Porte explosif, 1946. Source : Ministère de
l'équipement/SIC
Méthode longue mais sûre, la détection manuelle fut utilisée chaque fois que les approches
préalables avaient révélé la présence de mines difficilement décelables par les détecteurs
électriques. Quatre hommes, en principe tous brevetés démineurs, avançaient en ligne sur une
bande de quatre mètres de large. Dès qu'un obstacle était suspecté, le désamorçage commençait.
Quand le type de mine ne le permettait pas, seule une mise à feu était préparée. Celle-ci avait lieu
en fin de journée après évacuation de tout le personnel. Venait enfin le contrôle qu'on voulut
parfait. Ce fut en général la tâche des prisonniers de guerre, conduisant charrues ou tracteurs sur
la zone censée être déminée. Le traitement d'un terrain pouvait ainsi durer plusieurs jours.
Malgré les précautions et la formation, les accidents furent nombreux. Il y eût au moins 1 800
morts parmi les Allemands et 500 du côté français. Le nombre de blessés est difficile à évaluer,
alors que les séquelles des blessures étaient très invalidantes (membres arrachés). On ne dispose
pas plus de chiffres pour les victimes parmi la population.

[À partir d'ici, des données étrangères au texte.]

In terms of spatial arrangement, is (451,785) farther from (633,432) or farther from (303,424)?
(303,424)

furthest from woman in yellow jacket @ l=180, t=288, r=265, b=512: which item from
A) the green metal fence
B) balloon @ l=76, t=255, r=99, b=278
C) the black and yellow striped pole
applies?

Néanmoins, à la fin de 1947, les travaux de déminage étaient considérés comme achevés. La
surestimation du nombre de mines à enlever fut sans doute l'une des raisons d'un succès aussi
rapide qu'imprévu, car des moyens importants furent accordés à cette administration et son
action fut efficacement relayée par des campagnes de presse, d'affiches et des émissions
radiophoniques.
Bien que toutes les mines n'aient pas été neutralisées et que l'on déplore encore aujourd'hui des
accidents, ce succès a fait du déminage une spécialité française. Depuis 1945, les démineurs
français sont présents sur les grands chantiers contemporains, au Moyen-Orient, en Afrique, en
Asie ainsi que dans l'ex-Yougoslavie.